Тем не менее, определённые диетические подходы имеют смысл. При гиперацидном состоянии (редкий вариант) исключаются продукты, стимулирующие секрецию: кофеин, алкоголь, газированные напитки, жирная рыба. При атрофическом гастрите с ахлоргидрией — напротив, рекомендована стимуляция сохранившейся секреции (тонизирующие напитки в малых количествах, разбавленный лимонный сок).

Профессиональная рекомендация: режим питания важнее состава — 5–6-разовый приём пищи мелкими порциями позволяет механически щадить слизистую и предотвращать рефлюкс. Исключение курения и нестероидных противовоспалительных препаратов (НПВП) даёт клинический эффект, сопоставимый с приёмом ингибиторов протонной помпы.

  1. Не используйте антациды как постоянную терапию — они маскируют симптомы, не влияя на патогенез.
  2. Препараты висмута эффективны только в составе квадротерапии для эрадикации, длительный приём вызывает обратимое окрашивание слизистой и не влияет на атрофию.
  3. Пробиотики не лечат гастрит, но могут снижать колонизацию H. pylori в желудке на 10–15% при курсовом применении.
  4. Акупунктура и фитотерапия (ромашка, солодка, алоэ) не имеют подтверждённой эффективности в клинических испытаниях 2–3 фазы, хотя могут быть безопасными при умеренном использовании.
  5. Стресс-тесты и гастроскопия «на всякий случай» рекомендуются не чаще 1 раза в 3 года при отсутствии симптомов тревоги (дисфагия, кровотечение, потеря веса).

5. Дифференциальная диагностика: когда гастрит — не гастрит

До 30% пациентов с симптомами «гастрита» на самом деле страдают гастроэзофагеальной рефлюксной болезнью (ГЭРБ), билиарным рефлюксом или панкреатитом. Ключевой дифференциальный маркер: при ГЭРБ боль возникает после еды или в положении лёжа, а при гастрите — чаще натощак или через 1,5–2 часа после приёма пищи. Для объективизации используется pH-метрия или импедансометрия пищевода.

Особое внимание — синдрому перекрёста (overlap syndrome): сочетание функциональной диспепсии и синдрома раздражённого кишечника.
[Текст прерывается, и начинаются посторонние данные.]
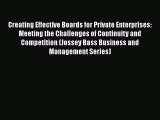[Read book] Creating Effective Boards for Private Enterprises: Meeting the Challenges of Continuity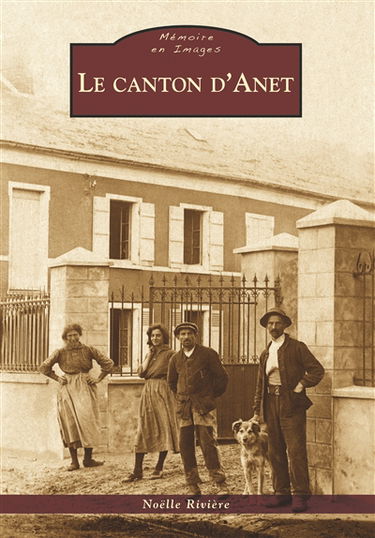 Le canton d'Anet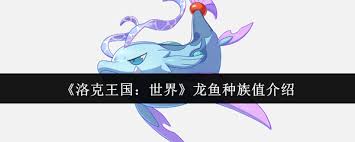 洛克王国世界龙鱼种族值是多少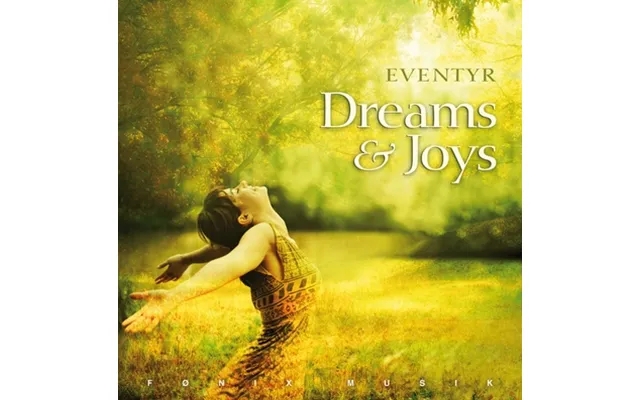 Dreams & Joys - Fønix Musik product image
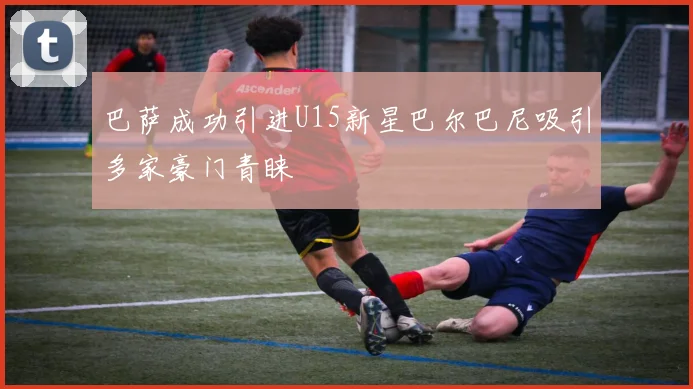 巴萨成功引进U15新星巴尔巴尼吸引多家豪门青睐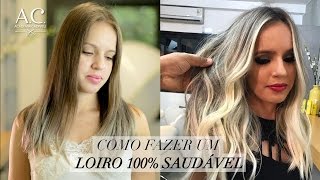 Como Fazer um Loiro 100 Saudável [upl. by Suirtemed]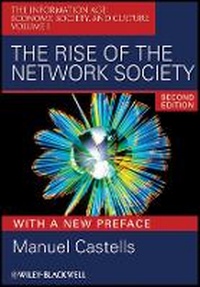 Enlarge image Cover: The Rise of the Network Society 2e - with a New Preface - Wiley-Blackwell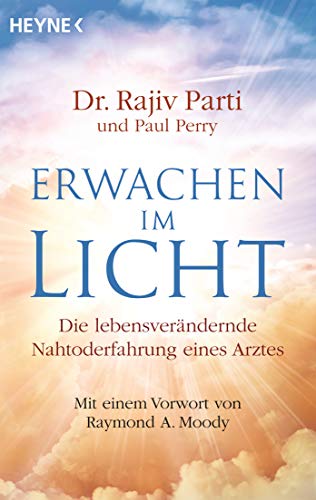 Erwachen im Licht: Die lebensverändernde Nahtoderfahrung eines Arztes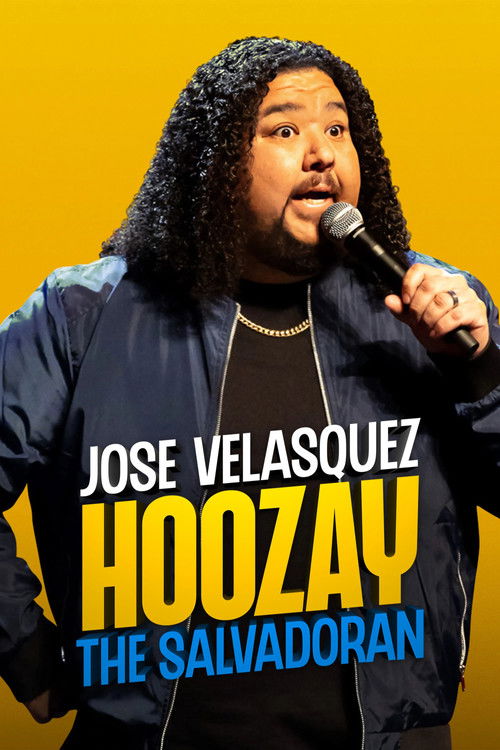 Jose Velasquez: Hoozay the Salvadoran (2024) poster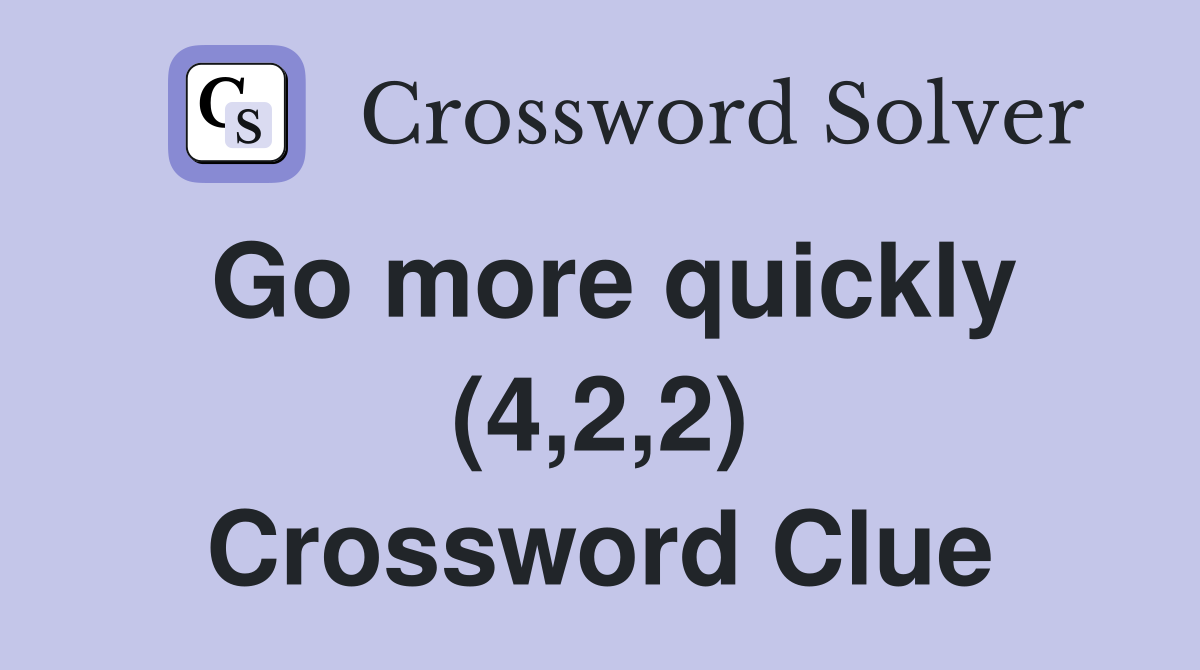 Go more quickly (4,2,2) Crossword Clue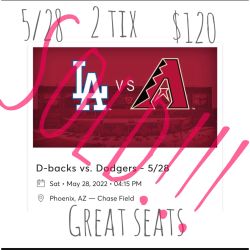 5/28 Arizona Diamondbacks Vs Dodgers 2 Tixs For $120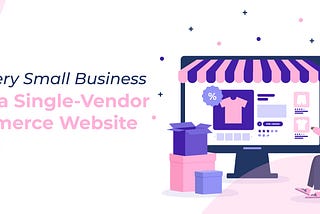 Why Small Businesses Need a Single-Vendor Website in 2025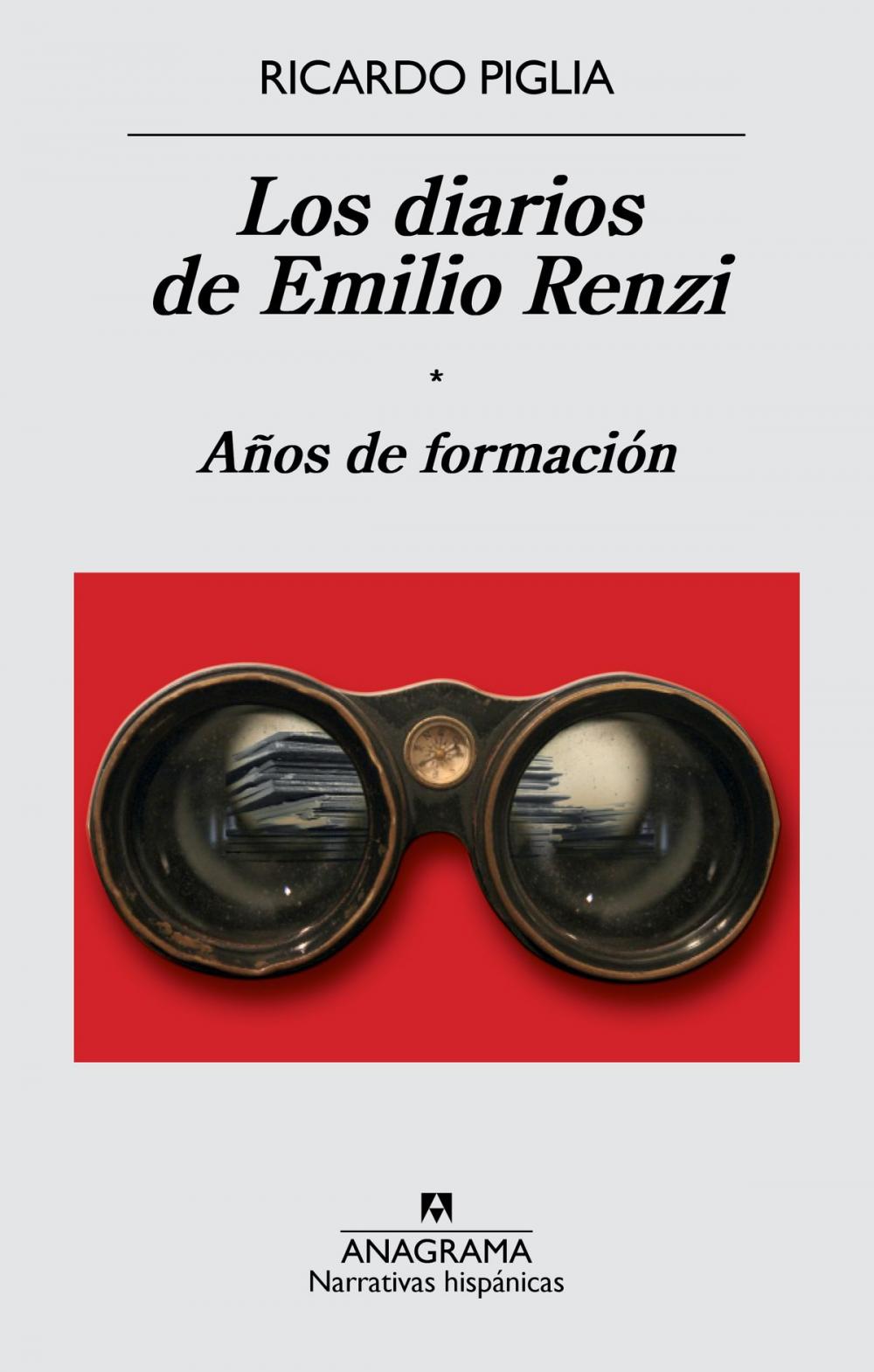 Big bigCover of Los diarios de Emilio Renzi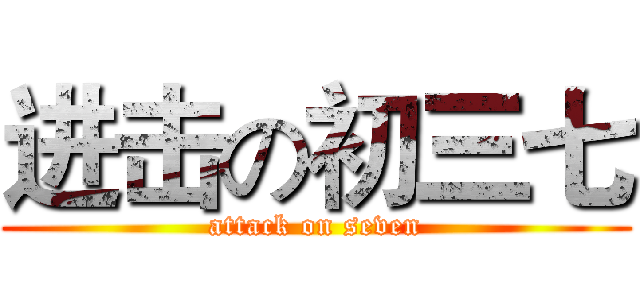 进击の初三七 (attack on seven)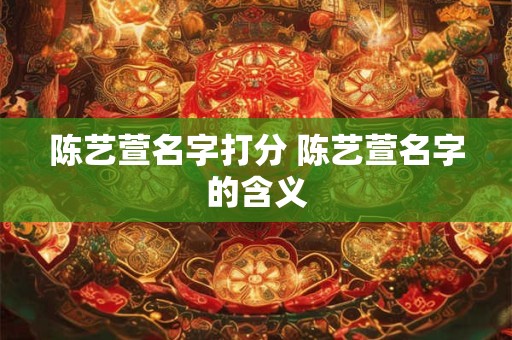 陈艺萱名字打分 陈艺萱名字的含义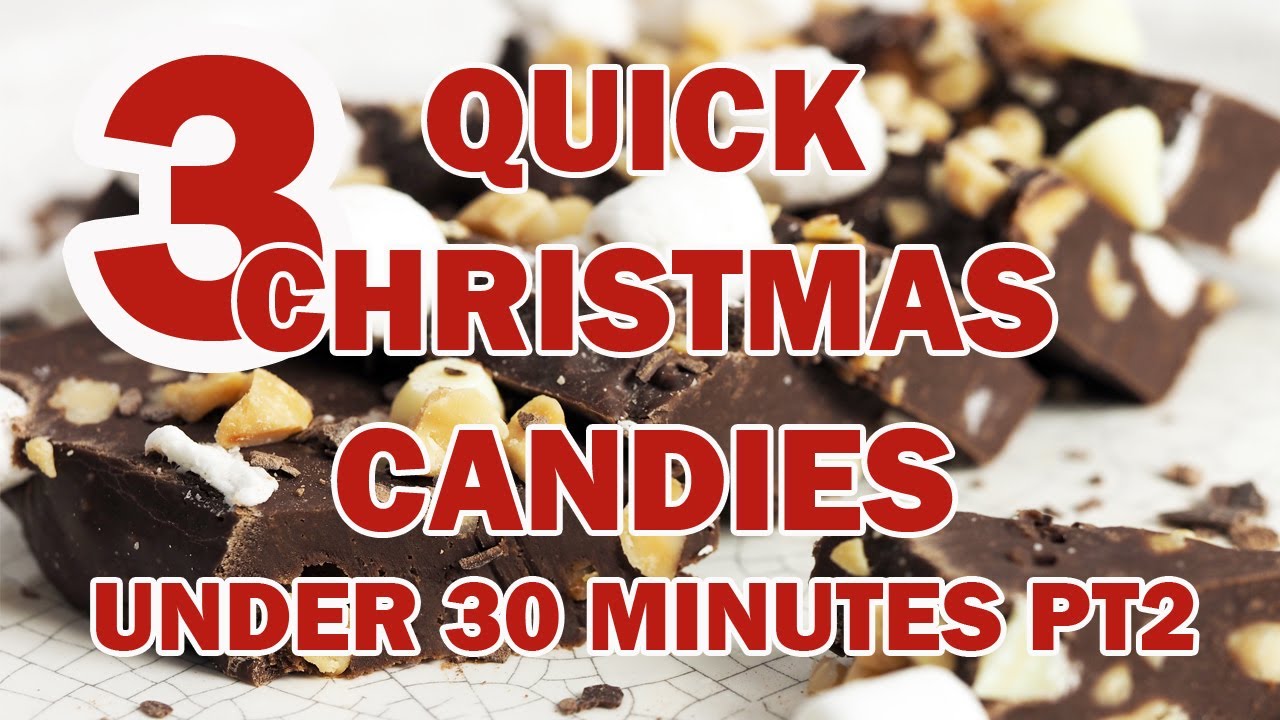 3 Quick Christmas Candies in Under 30 Minutes Pt2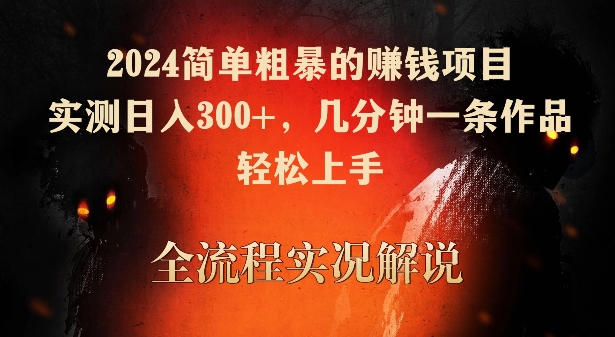 2024簡單粗暴的賺錢項(xiàng)目，實(shí)測日入300+，幾分鐘一條作品，輕松上手【揭秘】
У таких пациентов эрадикация H. pylori не улучшает качество жизни, и терапия должна включать висцеральные анальгетики и нейромодуляторы (например, мебеверин, тримебутин, при тревоге — сульпирид в малых дозах).

Ещё один распространённый капкан — приём ингибиторов протонной помпы (ИПП) на постоянной основе «для профилактики». Хронический приём ИПП (более 12 месяцев) ассоциирован с риском остеопороза, гипомагниемии и Clostridium difficile-ассоциированного колита. Отмена ИПП должна быть дробной: сначала снижение дозы в 2 раза на 2 недели, затем приём через день в течение месяца, омепразол 10 мг — последний шаг.

6. Перспективные стратегии: от эндоскопии к молекулярной диагностике

Новые подходы к ведению гастрита включают серологическое профилирование (пепсиноген I, пепсиноген II, гастрин-17) для неинвазивного скрининга атрофии. Соотношение PGI/PGII <3 является маркером выраженной атрофии тела желудка с чувствительностью до 87%. Этот метод рекомендован для отбора пациентов на эндоскопию.

В перспективе — генетическое тестирование полиморфизмов IL-1β, TNF-α, TLR4, которые предрасполагают к тяжёлому течению гастрита и ранней кишечной метаплазии. Однако пока применение таких тестов ограничено исследовательскими протоколами.

Разрабатываемая вакцина против H. pylori (субъединичные антигены VacA, CagA, UreB) находится на стадии IIb/III клинических испытаний. Ожидаемая эффективность — 40–60% по предотвращению колонизации у детей. Терапевтическая вакцинация для взрослых с хроническим гастритом пока не показала статистически значимого результата.

Таким образом, современное ведение гастрита требует дифференцированного подхода: точная верификация типа воспаления, эрадикация только при обоснованных показаниях, отказ от рутинного назначения диет и длительной антисекреторной терапии. Мониторинг атрофии — единственная доказанная стратегия снижения смертности от рака желудка.